REQUIREMENTS ->
In the listing, rewrite the lines starting at the one containing "What distance from the camera" and ending at the one containing "594 millimetres", with "bottommost" changed to "lowest" and nothing else altered.

MATERIAL FOR THIS TASK ->
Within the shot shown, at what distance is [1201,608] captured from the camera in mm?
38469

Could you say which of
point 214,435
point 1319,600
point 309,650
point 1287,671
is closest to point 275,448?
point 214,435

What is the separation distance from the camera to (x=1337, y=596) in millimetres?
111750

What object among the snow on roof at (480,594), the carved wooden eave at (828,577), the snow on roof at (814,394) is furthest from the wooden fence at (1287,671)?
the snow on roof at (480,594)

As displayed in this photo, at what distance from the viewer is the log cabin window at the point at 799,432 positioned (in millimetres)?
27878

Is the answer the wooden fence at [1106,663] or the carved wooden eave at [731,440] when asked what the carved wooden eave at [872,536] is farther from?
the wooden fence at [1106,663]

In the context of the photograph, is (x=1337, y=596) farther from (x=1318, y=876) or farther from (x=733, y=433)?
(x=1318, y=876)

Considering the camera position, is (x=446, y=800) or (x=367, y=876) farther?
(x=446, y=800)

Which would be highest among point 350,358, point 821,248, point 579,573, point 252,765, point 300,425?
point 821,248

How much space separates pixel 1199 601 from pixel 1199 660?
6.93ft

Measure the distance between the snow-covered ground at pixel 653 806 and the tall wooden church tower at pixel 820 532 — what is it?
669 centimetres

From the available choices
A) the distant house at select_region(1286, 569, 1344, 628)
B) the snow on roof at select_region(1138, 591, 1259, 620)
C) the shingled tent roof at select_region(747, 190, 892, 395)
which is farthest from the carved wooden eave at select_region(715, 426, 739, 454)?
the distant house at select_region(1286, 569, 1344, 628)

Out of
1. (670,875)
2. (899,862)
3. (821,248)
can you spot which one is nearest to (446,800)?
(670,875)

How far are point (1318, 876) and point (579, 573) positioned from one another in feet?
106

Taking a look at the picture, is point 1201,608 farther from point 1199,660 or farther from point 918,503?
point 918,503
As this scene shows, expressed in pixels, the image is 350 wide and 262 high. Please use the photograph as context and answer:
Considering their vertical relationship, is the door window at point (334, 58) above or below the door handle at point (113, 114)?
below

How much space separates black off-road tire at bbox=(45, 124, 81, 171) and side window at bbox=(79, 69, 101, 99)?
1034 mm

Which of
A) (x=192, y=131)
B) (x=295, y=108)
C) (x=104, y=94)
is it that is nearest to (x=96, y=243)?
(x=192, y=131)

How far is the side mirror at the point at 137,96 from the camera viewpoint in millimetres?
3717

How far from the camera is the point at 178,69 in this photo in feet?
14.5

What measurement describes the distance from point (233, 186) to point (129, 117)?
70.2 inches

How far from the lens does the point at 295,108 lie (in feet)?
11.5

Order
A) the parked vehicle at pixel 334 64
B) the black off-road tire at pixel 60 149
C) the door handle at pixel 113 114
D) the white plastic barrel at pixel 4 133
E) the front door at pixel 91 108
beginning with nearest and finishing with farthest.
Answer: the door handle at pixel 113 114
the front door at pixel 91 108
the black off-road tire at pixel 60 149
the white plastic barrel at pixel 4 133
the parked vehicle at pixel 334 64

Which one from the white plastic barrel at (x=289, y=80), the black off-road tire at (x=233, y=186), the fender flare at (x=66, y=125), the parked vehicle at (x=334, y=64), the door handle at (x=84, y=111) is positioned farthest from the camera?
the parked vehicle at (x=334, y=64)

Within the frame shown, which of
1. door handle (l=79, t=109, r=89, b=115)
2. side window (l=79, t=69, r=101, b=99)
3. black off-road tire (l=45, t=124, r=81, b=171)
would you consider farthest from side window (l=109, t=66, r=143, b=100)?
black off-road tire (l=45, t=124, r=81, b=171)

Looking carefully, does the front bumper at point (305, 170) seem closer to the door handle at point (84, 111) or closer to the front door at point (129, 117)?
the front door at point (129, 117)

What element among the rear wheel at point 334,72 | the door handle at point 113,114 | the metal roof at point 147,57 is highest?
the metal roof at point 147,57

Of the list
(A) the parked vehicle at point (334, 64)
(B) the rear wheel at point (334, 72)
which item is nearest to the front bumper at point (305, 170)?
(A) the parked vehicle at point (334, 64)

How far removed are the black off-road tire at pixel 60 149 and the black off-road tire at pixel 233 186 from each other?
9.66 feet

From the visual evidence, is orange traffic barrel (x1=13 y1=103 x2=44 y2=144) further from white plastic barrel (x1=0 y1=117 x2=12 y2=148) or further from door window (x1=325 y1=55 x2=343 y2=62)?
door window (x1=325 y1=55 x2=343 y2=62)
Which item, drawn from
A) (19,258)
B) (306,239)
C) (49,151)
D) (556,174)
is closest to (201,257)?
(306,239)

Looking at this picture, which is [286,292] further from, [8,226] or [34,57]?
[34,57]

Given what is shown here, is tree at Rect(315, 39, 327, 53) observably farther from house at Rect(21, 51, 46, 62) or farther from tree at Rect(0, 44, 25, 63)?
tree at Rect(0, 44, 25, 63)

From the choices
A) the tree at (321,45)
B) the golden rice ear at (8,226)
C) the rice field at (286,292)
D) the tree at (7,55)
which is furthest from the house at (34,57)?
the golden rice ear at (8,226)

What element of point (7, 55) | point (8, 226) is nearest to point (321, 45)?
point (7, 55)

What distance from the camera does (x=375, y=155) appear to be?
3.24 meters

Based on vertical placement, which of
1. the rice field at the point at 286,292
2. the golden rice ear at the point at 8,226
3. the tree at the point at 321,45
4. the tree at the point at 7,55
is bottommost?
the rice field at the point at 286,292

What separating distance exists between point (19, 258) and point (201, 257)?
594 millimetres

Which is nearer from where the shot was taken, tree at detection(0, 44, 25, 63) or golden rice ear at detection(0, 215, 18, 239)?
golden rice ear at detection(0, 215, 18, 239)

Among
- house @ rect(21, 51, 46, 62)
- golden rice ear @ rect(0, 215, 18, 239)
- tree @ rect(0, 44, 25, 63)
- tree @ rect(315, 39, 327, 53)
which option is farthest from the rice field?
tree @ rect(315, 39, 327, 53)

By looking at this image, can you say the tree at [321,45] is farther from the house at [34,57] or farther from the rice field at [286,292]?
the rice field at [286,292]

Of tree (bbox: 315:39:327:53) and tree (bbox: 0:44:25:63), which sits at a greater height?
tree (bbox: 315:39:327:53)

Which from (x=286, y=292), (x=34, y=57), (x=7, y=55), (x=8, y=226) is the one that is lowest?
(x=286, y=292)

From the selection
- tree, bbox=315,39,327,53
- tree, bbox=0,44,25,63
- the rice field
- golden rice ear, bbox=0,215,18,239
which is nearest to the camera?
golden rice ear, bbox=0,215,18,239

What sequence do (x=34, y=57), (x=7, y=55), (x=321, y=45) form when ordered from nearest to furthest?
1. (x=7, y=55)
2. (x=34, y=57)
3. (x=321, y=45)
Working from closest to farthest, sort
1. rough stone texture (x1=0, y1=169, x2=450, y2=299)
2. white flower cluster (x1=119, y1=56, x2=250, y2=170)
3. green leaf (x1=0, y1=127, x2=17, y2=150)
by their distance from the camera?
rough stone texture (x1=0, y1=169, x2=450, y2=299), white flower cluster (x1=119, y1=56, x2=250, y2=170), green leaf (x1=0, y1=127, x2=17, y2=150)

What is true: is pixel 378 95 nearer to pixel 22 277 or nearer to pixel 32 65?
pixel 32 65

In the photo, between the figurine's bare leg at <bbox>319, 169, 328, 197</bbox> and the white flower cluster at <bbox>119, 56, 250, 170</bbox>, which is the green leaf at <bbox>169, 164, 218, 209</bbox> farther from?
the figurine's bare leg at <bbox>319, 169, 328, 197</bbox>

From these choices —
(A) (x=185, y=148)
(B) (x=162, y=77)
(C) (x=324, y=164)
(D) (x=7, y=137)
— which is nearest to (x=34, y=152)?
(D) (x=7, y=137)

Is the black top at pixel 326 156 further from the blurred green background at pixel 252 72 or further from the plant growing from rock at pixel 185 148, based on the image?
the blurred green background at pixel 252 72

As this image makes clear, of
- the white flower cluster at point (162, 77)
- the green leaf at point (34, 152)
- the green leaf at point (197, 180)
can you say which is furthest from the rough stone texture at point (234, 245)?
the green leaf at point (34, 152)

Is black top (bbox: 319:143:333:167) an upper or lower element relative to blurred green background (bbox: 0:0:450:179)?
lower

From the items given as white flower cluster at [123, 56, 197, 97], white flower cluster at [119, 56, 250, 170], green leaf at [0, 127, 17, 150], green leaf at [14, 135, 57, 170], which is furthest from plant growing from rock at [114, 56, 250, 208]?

WRITTEN SOLUTION ->
What distance from the camera does (x=375, y=155) appear to be?
3.24 meters

Based on vertical placement, which of
1. the rice field at the point at 286,292
2. the golden rice ear at the point at 8,226
3. the tree at the point at 321,45
4. the tree at the point at 7,55
is lowest?
the rice field at the point at 286,292

What separating distance exists between point (19, 258) and point (201, 257)?
594 millimetres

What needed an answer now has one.